▶ _Information_
☆ ☆ ☆ ☆ ☆
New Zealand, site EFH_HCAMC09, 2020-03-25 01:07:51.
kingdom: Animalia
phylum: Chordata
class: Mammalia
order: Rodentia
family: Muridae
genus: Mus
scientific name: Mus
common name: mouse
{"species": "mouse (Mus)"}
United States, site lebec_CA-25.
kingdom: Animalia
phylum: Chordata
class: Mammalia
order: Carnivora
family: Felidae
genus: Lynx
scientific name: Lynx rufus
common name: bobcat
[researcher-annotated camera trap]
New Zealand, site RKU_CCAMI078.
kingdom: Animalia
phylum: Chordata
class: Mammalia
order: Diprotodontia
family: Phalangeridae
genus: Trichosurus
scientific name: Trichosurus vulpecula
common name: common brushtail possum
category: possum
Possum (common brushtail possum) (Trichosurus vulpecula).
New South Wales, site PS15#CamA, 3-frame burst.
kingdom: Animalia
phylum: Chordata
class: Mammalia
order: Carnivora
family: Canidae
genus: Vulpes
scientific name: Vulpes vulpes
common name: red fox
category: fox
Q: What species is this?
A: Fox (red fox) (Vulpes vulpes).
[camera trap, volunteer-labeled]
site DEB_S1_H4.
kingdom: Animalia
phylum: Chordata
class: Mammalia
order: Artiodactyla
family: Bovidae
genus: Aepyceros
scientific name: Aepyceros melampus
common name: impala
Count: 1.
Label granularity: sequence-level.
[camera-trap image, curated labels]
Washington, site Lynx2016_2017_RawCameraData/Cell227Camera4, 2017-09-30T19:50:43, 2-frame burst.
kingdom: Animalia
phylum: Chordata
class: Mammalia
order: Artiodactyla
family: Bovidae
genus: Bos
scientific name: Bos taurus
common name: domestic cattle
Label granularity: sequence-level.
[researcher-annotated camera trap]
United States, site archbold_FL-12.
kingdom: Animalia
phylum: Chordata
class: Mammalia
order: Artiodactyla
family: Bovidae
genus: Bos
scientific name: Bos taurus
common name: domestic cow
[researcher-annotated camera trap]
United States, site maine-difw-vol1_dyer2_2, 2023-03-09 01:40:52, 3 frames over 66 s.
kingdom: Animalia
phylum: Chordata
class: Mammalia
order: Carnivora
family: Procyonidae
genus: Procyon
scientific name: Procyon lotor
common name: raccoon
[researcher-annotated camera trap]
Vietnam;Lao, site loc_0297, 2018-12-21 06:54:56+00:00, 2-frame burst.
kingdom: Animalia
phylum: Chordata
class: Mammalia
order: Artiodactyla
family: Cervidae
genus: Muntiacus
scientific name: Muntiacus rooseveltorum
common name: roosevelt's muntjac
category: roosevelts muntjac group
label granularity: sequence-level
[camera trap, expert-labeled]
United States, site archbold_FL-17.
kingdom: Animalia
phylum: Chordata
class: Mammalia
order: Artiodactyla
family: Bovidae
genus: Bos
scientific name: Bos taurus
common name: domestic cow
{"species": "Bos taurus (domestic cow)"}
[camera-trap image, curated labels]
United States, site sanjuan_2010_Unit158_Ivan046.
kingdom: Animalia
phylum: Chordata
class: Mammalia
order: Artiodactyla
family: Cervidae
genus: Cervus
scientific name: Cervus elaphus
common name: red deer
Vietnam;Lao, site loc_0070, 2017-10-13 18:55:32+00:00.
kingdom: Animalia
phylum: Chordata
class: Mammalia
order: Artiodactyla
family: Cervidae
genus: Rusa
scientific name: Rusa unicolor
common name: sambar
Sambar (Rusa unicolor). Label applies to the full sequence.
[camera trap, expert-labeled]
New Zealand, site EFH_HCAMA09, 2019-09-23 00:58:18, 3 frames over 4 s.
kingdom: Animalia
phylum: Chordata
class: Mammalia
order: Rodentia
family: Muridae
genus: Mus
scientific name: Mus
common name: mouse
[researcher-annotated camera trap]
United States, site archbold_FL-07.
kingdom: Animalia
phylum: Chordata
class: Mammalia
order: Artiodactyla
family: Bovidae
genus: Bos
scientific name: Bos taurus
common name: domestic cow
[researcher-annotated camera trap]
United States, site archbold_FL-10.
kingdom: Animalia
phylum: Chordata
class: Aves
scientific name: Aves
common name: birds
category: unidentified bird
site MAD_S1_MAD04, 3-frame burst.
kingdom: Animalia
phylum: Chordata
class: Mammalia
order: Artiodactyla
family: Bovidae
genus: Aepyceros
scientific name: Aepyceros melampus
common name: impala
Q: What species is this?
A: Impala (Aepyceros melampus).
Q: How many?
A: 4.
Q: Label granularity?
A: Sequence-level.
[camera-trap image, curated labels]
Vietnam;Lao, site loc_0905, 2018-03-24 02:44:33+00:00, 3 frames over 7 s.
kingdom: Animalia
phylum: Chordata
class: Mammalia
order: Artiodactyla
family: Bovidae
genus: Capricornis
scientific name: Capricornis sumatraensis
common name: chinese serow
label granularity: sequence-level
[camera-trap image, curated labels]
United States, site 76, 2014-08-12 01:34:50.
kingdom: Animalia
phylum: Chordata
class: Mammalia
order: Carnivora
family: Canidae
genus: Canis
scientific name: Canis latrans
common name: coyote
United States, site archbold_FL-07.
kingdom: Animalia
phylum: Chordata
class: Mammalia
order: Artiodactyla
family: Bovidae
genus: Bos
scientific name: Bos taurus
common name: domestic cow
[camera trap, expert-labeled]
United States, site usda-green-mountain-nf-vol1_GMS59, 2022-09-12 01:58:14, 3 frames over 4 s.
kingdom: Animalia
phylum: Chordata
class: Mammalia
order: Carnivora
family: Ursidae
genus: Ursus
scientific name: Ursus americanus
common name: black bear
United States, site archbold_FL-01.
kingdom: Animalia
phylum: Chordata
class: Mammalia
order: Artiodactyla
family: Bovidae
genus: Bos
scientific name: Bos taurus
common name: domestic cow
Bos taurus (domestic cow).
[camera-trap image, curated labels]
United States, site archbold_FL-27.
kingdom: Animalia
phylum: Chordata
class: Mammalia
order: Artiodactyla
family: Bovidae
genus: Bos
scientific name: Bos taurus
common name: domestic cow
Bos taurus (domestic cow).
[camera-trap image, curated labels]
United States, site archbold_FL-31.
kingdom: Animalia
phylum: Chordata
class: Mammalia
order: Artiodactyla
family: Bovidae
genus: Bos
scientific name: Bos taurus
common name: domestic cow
☆ ☆ ☆ ☆ ☆
▶ _What you are asked to do_
Begin with the first line of the records and finish with the line containing "family: Felidae". Reproduce those lines exactly, both ends included, and nothing else.

▶ _Response area_
New Zealand, site EFH_HCAMC09, 2020-03-25 01:07:51.
kingdom: Animalia
phylum: Chordata
class: Mammalia
order: Rodentia
family: Muridae
genus: Mus
scientific name: Mus
common name: mouse
{"species": "mouse (Mus)"}
United States, site lebec_CA-25.
kingdom: Animalia
phylum: Chordata
class: Mammalia
order: Carnivora
family: Felidae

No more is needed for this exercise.